[ABOUT THIS EXERCISE]
Only the lines that contain the string "pagination" belong in the answer; pull them from the records.

[SOURCE RECORDS]
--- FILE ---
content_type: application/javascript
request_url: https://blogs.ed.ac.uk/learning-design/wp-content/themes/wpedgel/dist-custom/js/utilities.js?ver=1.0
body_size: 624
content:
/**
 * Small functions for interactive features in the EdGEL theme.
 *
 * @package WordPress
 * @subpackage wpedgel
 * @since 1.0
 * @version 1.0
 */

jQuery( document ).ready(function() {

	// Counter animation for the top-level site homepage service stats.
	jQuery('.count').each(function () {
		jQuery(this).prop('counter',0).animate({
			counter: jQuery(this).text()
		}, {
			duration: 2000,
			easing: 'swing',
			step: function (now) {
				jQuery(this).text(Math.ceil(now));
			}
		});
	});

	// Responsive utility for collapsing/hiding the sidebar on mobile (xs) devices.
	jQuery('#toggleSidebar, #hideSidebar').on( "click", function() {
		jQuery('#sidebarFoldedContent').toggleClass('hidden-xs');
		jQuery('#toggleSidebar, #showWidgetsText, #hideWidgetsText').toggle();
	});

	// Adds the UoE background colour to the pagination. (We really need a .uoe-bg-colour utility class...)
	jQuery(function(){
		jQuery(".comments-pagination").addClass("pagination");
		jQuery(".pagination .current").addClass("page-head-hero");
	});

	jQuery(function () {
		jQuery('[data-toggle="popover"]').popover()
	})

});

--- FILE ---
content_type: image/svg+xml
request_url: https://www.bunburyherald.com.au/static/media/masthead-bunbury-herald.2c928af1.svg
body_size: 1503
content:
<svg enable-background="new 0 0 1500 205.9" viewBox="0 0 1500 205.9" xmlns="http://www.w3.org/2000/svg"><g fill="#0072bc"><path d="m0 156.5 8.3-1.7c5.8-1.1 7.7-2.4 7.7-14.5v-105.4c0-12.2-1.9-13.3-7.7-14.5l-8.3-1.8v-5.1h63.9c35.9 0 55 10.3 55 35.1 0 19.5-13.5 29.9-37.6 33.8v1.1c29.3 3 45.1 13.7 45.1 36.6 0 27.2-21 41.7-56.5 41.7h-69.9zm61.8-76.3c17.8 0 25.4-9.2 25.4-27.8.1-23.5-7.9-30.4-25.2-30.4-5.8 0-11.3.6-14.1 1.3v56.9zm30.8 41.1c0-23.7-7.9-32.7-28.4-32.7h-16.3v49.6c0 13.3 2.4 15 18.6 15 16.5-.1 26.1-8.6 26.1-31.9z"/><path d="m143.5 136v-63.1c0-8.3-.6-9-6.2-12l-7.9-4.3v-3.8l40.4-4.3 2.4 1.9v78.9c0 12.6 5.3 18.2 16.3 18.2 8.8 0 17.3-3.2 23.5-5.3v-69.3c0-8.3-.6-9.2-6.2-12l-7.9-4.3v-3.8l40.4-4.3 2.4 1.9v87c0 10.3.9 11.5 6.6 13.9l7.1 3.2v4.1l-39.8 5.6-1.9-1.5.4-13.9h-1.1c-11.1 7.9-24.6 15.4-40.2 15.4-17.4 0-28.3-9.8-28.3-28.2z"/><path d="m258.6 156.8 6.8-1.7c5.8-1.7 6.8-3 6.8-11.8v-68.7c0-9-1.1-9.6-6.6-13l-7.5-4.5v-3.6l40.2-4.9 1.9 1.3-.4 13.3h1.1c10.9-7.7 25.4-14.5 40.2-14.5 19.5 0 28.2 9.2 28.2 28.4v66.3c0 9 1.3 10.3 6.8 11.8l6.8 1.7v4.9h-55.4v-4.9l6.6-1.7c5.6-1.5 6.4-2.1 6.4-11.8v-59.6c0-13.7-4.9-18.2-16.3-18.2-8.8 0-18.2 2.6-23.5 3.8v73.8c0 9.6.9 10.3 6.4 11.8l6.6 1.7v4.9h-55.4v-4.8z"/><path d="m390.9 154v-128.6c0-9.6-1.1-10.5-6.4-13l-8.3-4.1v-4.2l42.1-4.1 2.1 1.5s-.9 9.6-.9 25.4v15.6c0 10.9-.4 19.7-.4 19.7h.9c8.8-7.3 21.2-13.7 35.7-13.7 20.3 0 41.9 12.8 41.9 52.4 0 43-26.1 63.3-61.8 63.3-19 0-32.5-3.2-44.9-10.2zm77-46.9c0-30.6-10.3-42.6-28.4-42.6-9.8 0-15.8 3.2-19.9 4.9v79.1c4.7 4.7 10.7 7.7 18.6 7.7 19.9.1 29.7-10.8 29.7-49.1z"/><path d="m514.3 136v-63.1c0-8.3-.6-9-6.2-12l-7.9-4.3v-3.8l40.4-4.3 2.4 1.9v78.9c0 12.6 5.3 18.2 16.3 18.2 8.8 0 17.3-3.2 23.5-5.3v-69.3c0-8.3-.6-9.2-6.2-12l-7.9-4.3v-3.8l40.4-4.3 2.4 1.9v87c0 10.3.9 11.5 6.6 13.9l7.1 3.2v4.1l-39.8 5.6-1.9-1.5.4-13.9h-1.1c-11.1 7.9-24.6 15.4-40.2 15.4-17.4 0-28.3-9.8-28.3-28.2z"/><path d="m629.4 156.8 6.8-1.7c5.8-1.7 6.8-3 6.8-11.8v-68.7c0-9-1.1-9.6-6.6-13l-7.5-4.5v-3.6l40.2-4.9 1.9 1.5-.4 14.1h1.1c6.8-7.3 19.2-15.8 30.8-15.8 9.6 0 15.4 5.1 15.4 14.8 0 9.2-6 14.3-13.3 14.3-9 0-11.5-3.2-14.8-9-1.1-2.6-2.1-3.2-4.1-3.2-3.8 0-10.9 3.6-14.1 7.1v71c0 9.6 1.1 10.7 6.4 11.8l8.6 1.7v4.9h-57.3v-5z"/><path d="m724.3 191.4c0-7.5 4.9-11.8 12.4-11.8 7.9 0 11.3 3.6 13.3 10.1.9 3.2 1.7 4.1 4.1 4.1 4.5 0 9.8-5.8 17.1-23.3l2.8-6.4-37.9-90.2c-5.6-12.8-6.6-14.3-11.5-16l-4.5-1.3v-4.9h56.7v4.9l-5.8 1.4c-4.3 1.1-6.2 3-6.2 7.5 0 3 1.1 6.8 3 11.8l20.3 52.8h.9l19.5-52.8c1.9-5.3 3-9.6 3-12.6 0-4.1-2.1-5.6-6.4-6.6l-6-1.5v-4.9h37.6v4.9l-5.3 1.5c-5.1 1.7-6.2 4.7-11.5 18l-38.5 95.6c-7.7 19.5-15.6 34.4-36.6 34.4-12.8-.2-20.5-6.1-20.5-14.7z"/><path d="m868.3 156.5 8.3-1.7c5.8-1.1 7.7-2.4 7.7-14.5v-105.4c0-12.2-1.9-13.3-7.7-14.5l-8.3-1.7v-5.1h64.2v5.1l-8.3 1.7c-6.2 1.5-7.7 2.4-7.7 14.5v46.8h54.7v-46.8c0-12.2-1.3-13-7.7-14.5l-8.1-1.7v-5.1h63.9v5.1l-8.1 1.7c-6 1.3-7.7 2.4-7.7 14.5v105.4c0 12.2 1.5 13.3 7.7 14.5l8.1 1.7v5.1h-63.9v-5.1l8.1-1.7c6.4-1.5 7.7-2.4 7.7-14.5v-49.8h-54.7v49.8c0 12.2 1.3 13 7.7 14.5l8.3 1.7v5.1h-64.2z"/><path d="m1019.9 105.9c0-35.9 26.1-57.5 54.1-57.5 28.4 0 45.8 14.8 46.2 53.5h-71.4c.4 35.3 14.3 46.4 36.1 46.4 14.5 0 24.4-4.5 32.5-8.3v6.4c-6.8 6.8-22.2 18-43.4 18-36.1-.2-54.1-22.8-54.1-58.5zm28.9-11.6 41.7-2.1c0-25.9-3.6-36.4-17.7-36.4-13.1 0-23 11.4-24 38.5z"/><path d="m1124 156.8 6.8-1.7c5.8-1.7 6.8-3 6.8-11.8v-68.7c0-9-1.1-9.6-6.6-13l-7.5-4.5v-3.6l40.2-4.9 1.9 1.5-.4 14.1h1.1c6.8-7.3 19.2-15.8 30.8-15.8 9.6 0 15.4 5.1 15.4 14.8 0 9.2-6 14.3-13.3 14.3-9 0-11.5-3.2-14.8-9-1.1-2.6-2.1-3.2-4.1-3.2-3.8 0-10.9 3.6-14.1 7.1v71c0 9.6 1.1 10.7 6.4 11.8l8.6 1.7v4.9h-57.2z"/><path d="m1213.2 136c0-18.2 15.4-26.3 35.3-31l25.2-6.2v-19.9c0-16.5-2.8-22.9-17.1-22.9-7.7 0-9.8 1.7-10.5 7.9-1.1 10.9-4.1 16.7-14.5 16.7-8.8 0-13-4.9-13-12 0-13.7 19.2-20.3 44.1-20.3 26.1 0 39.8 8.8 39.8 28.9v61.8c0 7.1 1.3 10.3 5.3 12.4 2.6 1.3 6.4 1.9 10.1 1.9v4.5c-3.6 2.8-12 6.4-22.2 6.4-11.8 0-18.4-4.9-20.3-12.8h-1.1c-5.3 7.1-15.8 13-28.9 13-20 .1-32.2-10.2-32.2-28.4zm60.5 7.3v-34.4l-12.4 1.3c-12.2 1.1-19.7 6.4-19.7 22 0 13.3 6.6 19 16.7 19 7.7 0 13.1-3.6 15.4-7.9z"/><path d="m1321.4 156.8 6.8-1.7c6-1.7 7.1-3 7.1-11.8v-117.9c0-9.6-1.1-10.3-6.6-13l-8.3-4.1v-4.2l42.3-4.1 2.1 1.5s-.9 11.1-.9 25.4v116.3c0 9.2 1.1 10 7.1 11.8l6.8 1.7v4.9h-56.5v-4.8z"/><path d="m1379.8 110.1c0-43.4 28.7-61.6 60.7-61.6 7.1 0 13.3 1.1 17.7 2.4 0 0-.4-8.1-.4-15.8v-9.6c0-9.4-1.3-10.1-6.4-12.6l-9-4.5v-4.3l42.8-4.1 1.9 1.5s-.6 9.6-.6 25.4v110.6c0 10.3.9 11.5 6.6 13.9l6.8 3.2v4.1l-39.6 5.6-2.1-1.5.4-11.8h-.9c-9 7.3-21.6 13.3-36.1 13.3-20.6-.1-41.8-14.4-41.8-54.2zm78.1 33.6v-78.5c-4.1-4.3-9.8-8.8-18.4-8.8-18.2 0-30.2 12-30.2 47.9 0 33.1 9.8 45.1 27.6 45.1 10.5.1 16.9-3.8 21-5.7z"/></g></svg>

[OUTPUT OF THE EXERCISE]
	// Adds the UoE background colour to the pagination. (We really need a .uoe-bg-colour utility class...)
		jQuery(".comments-pagination").addClass("pagination");
		jQuery(".pagination .current").addClass("page-head-hero");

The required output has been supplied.